TEXT BLOCK —
*** Block opens ***
NASA is currently studying potential landing sites for its Mars Science Laboratory (MSL), a new-generation rover due for launch in fall 2011. Sites featuring clay deposits number heavily in the short-list of candidate places to send the rover.
Christensen says, "Scientists have studied Martian clay mineral sites for years now, and it's natural they should be considered as targets for the Mars Science Laboratory rover. However, the discovery of chloride minerals in topographic basins within the oldest rocks on Mars should also be considered as an alternative mineralogy for MSL or future rovers to explore."
"This discovery demonstrates the continuing value of the Odyssey science mission, now entering its seventh year," says Jeffrey Plaut, Odyssey project scientist at the Jet Propulsion Laboratory. "The more we look at Mars, the more fascinating a place it becomes."
*** Block closes ***
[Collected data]
*** Block opens ***
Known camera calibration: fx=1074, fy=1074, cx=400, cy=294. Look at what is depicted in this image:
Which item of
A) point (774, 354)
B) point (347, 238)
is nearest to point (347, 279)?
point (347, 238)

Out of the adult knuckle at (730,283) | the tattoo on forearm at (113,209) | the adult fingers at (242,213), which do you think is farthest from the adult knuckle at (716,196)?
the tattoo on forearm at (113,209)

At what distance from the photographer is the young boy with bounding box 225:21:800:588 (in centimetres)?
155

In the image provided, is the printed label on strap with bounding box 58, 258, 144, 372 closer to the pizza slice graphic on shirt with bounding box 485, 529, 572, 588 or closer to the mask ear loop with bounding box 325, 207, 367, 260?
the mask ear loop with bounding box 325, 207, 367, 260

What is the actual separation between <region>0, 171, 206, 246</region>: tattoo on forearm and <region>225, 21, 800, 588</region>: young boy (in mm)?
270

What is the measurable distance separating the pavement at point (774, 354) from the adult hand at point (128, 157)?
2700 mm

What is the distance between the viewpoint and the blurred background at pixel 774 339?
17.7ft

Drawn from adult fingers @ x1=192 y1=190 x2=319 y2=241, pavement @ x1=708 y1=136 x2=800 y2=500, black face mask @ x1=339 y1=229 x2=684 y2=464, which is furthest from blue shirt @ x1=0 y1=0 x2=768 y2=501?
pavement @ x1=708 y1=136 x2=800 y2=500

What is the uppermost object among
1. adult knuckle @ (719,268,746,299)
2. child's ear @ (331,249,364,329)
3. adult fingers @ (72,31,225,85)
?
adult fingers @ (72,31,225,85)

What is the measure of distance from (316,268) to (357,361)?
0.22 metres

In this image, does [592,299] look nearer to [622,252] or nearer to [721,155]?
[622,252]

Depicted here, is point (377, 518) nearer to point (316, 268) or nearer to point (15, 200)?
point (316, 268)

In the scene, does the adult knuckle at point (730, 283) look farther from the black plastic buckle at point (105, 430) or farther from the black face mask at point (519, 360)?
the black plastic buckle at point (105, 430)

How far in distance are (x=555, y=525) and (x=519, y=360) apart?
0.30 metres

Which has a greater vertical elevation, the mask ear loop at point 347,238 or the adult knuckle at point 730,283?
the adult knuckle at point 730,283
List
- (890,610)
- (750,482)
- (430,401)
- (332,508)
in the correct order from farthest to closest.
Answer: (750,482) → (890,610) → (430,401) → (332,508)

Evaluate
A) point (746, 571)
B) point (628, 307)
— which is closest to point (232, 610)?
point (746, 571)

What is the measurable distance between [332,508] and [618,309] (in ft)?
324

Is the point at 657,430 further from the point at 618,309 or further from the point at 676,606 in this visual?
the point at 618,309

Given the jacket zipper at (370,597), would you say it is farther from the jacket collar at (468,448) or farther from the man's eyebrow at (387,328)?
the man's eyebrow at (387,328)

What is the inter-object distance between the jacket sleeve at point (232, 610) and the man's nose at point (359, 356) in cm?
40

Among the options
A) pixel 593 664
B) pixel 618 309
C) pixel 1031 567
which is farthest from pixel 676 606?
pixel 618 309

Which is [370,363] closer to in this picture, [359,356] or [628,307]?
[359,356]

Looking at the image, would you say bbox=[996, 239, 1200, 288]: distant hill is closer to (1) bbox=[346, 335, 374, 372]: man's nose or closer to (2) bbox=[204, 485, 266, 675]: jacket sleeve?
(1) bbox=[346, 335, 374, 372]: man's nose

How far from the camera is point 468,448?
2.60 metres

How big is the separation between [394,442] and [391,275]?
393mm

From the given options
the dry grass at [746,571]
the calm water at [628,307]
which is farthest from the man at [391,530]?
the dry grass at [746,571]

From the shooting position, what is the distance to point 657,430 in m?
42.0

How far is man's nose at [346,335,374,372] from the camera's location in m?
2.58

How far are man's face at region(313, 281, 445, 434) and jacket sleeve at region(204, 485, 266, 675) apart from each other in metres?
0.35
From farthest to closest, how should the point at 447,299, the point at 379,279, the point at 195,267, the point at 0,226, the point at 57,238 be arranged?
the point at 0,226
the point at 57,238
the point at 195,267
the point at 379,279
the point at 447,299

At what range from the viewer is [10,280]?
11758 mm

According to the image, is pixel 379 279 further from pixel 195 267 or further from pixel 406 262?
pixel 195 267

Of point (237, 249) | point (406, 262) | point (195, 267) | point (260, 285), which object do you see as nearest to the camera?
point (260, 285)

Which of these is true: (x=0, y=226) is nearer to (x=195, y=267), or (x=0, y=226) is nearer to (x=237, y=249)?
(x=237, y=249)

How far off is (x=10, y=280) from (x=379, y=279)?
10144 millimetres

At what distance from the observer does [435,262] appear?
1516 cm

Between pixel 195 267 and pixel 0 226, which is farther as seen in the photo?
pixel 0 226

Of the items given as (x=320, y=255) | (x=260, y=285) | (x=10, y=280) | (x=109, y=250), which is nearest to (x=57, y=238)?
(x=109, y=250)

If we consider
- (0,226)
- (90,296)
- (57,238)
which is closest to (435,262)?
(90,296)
*** Block closes ***
TASK SET —
- a) Answer these questions from the passage on Mars landing sites:
(i) When is the Mars Science Laboratory due for launch?
(ii) Where within the oldest rocks on Mars were the chloride minerals found?
(iii) Which year is the Odyssey science mission now entering?
- b) Supply the next part of the passage on Mars landing sites, beginning after its final sentence.
These rows were drawn from a source separate from the passage on Mars landing sites.

YOUR WRITTEN ANSWERS —
- a)
(i) Fall 2011.
(ii) In topographic basins.
(iii) Its seventh year.

- b)
Blue marks a deposit of chloride (salt) minerals in the southern highlands of Mars in this THEMIS false-color image which highlights mineral composition differences. Using THEMIS, researchers have found more than 200 such features. These deposits typically lie within topographic depressions and suggest that Mars was much wetter long ago. The black rectangle shows the outline of a closeup view (below); 10 kilometers equals 6.2 miles. (Click on the image for a 5.6 MB version.)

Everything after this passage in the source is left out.